**EXTRAIT SOURCE:**
MERCREDI 11 FÉVRIER 2004

FAUT-IL ENCORE SE PRÉOCCUPER DE L'HÉRITAGE DE YALTA ?

L'Europe n'est toujours pas affranchie des idées et des contraintes remontant aux accords de Yalta.

Selon le point de vue que l'on adopte, on peut, ces derniers temps, avoir attaché plus d’importance aux négociations onusiennes autour du plan Kofi Annan sur Chypre qu’aux marchandages franco-allemands autour du taux de TVA applicable à la restauration, à Bruxelles.

Pour l’identité européenne et pour la sécurité en Méditerranée ce qui a trait à la candidature de la Turquie à l’Union européenne aura probablement plus de retentissements.

Mais, d'autre part, les deux plus gros États d’Europe sont respectivement gouvernés l’un à Paris, l’autre à Berlin. Et tout ce qui représente un point de désaccord entre eux est une mauvaise nouvelle pour l'ensemble de l’Europe, surtout lorsqu'ils ne parviennent plus, même sur un plan technique apparemment secondaire à cette entente scellée, il y a quelque 40 ans…

On a atteint, dans l'indifférence générale, le 59 anniversaire des accords qui ont scellé le destin des peuples européens, le 11 février 1945. Les négociations de la "conférence de Crimée" (1) se sont tenues en l’absence de la France théoriquement victorieuse et de l’Allemagne qui n’était pas encore tout à fait vaincue (2).

Ayant consacré à la naissance du système, alors caractérisé par deux "blocs" un livre publié la première fois il y a 20 ans, je crois entrevoir le chemin parcouru depuis.

L’un des deux piliers de cet ordre s’est misérablement effondré en 1991, avec la disparition de l’Union soviétique, après la réunification de l’Allemagne et la fin du pacte de Varsovie, en même temps que la dictature du parti communiste se trouvait elle-même abolie à Moscou.

**SECTION DES DONNÉES:**

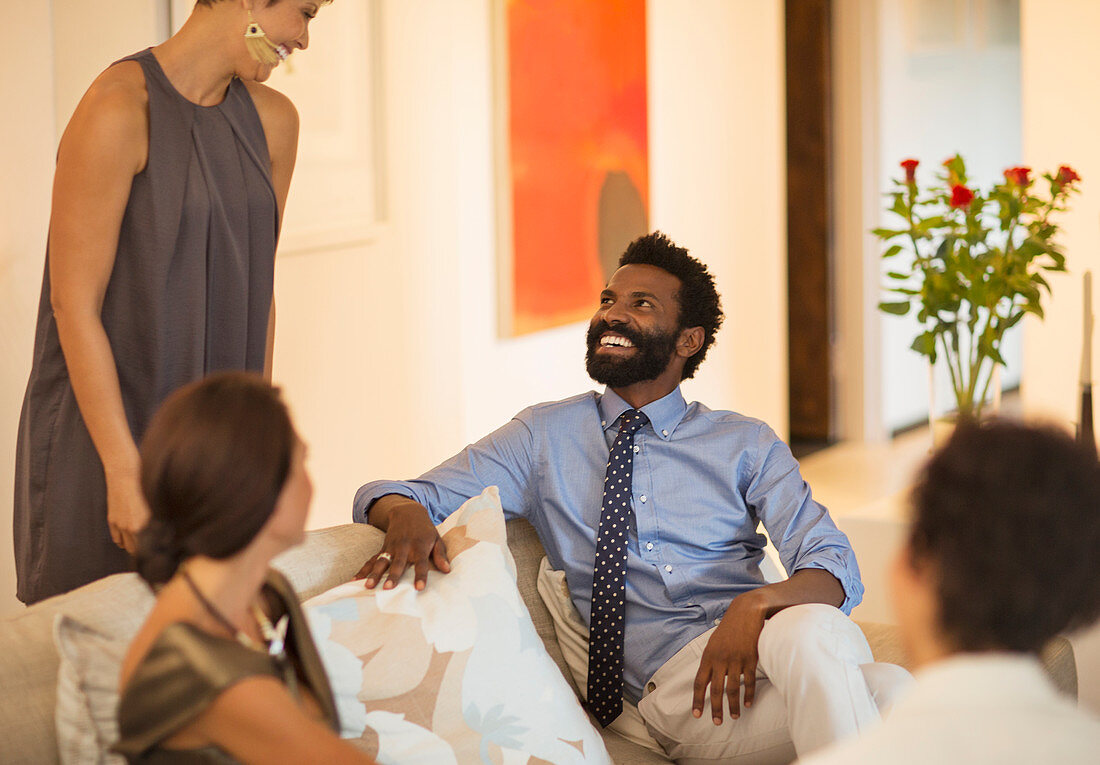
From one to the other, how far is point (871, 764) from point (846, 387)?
17.2 feet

**À FAIRE:**
**A)** D'après l'extrait sur l'héritage de Yalta, les affirmations suivantes sont-elles exactes ? Répondez par oui ou par non à chacune, en citant mot pour mot les termes du texte qui tranchent : (i) Les accords de Yalta ont été conclus le 11 février 1945. (ii) La France a pris part aux négociations de la conférence de Crimée. (iii) L'Union soviétique a disparu en 1991.
**B)** Écrivez la suite de l'extrait sur l'héritage de Yalta, à partir de sa dernière phrase.

**RÉSULTATS DE L'EXERCICE:**
**A)**
(i) Oui : « le 59 anniversaire des accords qui ont scellé le destin des peuples européens, le 11 février 1945 ».
(ii) Non : « se sont tenues en l’absence de la France théoriquement victorieuse ».
(iii) Oui : « s’est misérablement effondré en 1991, avec la disparition de l’Union soviétique ».

**B)**
Les Européens auraient tort de croire que tout est résolu pour autant.

Même délivrée de l’oppression stalinienne, la Russie demeure une puissance encore extérieure et une société convalescente. Si sympathique que puisse être (ou paraître) son gouvernement, il est illusoire de le croire entièrement exempt d’arrière-pensées vis-à-vis de l’espace de consommation représenté par l’Europe occidentale. Et surtout on doit souligner qu’il préfère toujours s’entendre directement avec son ancien adversaire, devenu seul hyperpuissant, plutôt que de se rapprocher du concert européen.

En ce sens, Yalta subsiste.

Également persiste, et prospère l'illusion onusienne de la Golden Peace, rêvée par les signataires de Yalta (3).

Par conséquent, l’Europe a le devoir de penser et de mettre en place son système de défense de manière durablement plus forte qu’elle ne le fait à l’heure actuelle, où 3 pays seulement, sur 25, consentent un effort militaire supérieur à 4 % de leur PIB.

L’évolution institutionnelle de ce qui s’appelle, depuis l’accord de Maastricht, "l’Union Européenne" est donc une question préoccupante. Sans l’établissement d’une véritable Confédération — prenant en charge les domaines qu’on ne saurait imaginer de résoudre aujourd’hui dans le cadre hexagonal, — le principe de subsidiarité se trouve entièrement contredit.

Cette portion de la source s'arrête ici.